The market will watch the fiscal deficit number.

The Bombay Stock Exchange (BSE), right, stands on Dalal street in Mumbai. (Photographer: Adeel Halim/Bloomberg)
The Bombay Stock Exchange (BSE), right, stands on Dalal street in Mumbai. (Photographer: Adeel Halim/Bloomberg)

The return of the long-term capital gains tax may trigger a correction in the markets but won’t derail the India investment story. The timing won’t be right though.

That’s the view from Saurabh Mukherjea of Ambit Capital and Hiren Ved of Alchemy Capital Management ahead of the Union Budget 2018. There are the two key things that the markets will watch out for. One, whether Finance Minister Arun Jaitley sticks to the fiscal deficit targets (expected at 3.5 percent of the GDP for the ongoing 2017-18 financial year), and if the long-term capital gains tax is reintroduced.

India will be the odd man out among Asian peers if the tax returns, said Mukherjea. Barring a few exceptions, almost everyone believes that bringing it back might give foreign investors the jitters about abrupt policy changes, he said. For him, the added disincentive is that it disturbs the applecart when the government may have to scale up its divestment target. “The only good thing about forewarning discussions is that most marketmen are prepared for a possible re-introduction of the tax.”

The other big elephant in the room is fiscal deficit. Mukherjea said most bond market experts think that a 3.4-3.5 percent fiscal deficit number is reasonable. He expects the target for the next financial year to be 3.2-3.4 percent, which will be par for the course.

Ved’s confident that the finance minister wouldn’t diverge too much from the fiscal prudence path that has been laid out in a year when rating agencies and bond markets are watching it closely.

Rural Focus

The government is expected announce a bonanza for the rural consumer amid distress, especially ahead of the general election next year.

Both Mukherjea and Ved doubt that the finance minister would be fiscally imprudent. Ways to enhance the minimum support price and low-cost housing may find a mention. The Bhavantar scheme of Madhya Pradesh, where the government pays the shortfall in the market price to farmers, is very popular and the finance minister may announce something on those lines, said Mukherjea.

They two, however, agreed that it would be a consumption-oriented budget, not capex-oriented. Both from the political and economic perspective, the way to boost the economy is to increase consumption. Higher MSP and a larger allocation to the rural jobs programme (NREGA) could be used as a tool to put money in the hands of the rural Indian. That could spur consumption and the private sector capex cycle may jump in to take advantage of that demand, said Ved. Otherwise, the government doesn’t have the firepower to kickstart the capex cycle, Ved.

To sum it all: they want the government to maintain the fiscal stance, its policy on taxation and thrust on infrastructure, become ambitious about divestment and give incentives to rural India. The markets will love it.

(Dataset entries)
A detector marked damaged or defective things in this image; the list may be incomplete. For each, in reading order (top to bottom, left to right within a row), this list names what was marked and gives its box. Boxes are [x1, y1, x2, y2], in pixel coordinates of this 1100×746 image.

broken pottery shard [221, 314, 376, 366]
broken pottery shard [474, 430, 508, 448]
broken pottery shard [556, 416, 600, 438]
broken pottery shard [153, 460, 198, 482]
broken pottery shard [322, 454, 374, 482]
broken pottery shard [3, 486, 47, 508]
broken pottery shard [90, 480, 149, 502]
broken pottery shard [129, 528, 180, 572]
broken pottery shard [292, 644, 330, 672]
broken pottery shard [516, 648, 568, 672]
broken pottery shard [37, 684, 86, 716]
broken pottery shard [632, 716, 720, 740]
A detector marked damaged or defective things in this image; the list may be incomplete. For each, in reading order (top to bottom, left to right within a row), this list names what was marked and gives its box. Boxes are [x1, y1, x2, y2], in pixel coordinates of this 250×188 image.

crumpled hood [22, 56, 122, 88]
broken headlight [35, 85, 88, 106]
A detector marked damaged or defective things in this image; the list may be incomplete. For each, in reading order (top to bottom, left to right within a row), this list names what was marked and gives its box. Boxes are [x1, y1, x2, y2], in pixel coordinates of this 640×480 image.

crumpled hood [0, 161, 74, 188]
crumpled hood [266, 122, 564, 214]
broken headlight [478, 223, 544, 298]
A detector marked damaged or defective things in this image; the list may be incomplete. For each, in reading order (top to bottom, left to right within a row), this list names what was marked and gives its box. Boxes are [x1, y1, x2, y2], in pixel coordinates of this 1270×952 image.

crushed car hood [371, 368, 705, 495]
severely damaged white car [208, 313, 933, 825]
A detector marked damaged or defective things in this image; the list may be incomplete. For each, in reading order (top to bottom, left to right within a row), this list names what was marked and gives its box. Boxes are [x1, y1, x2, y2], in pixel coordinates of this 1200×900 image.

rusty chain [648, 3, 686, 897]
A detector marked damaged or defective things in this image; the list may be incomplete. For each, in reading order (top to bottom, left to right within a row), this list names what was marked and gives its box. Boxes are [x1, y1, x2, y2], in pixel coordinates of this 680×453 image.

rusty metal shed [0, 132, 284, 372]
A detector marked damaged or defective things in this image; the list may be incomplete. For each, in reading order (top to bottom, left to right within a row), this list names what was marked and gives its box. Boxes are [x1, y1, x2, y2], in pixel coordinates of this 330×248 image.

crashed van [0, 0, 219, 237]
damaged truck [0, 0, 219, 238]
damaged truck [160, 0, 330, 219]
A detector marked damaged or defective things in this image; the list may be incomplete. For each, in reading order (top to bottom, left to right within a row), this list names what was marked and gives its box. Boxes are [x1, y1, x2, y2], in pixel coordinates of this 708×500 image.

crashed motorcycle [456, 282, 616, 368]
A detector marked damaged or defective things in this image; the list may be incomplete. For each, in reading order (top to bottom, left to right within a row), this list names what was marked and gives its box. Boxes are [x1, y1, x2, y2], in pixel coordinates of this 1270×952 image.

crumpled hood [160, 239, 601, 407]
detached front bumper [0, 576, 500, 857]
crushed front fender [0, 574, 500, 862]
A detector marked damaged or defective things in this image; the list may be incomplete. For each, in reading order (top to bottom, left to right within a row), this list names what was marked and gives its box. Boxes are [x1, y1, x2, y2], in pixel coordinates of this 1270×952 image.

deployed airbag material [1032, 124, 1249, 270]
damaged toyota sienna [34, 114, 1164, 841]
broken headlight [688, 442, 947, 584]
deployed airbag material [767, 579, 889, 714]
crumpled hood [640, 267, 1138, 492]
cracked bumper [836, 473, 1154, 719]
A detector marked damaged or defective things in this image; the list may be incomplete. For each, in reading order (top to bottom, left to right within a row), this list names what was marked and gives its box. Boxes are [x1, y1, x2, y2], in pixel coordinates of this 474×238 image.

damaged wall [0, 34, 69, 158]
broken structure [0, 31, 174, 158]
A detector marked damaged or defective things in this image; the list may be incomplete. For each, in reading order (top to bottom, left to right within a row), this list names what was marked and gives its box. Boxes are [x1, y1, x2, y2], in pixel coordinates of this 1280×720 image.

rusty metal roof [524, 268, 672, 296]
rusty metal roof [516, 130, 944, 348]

Tasks to complete:
1. According to the budget article, what fiscal deficit target, as a share of GDP, is expected for the 2017-18 financial year?
2. In the listing, from the line with "this 1280×720 image." through the end of the listing, swap "detector" for "classifier". Return only those lines, with everything else unchanged.

Results of the exercise:
1. 3.5 percent of the GDP.

2.
A classifier marked damaged or defective things in this image; the list may be incomplete. For each, in reading order (top to bottom, left to right within a row), this list names what was marked and gives its box. Boxes are [x1, y1, x2, y2], in pixel coordinates of this 1280×720 image.

rusty metal roof [524, 268, 672, 296]
rusty metal roof [516, 130, 944, 348]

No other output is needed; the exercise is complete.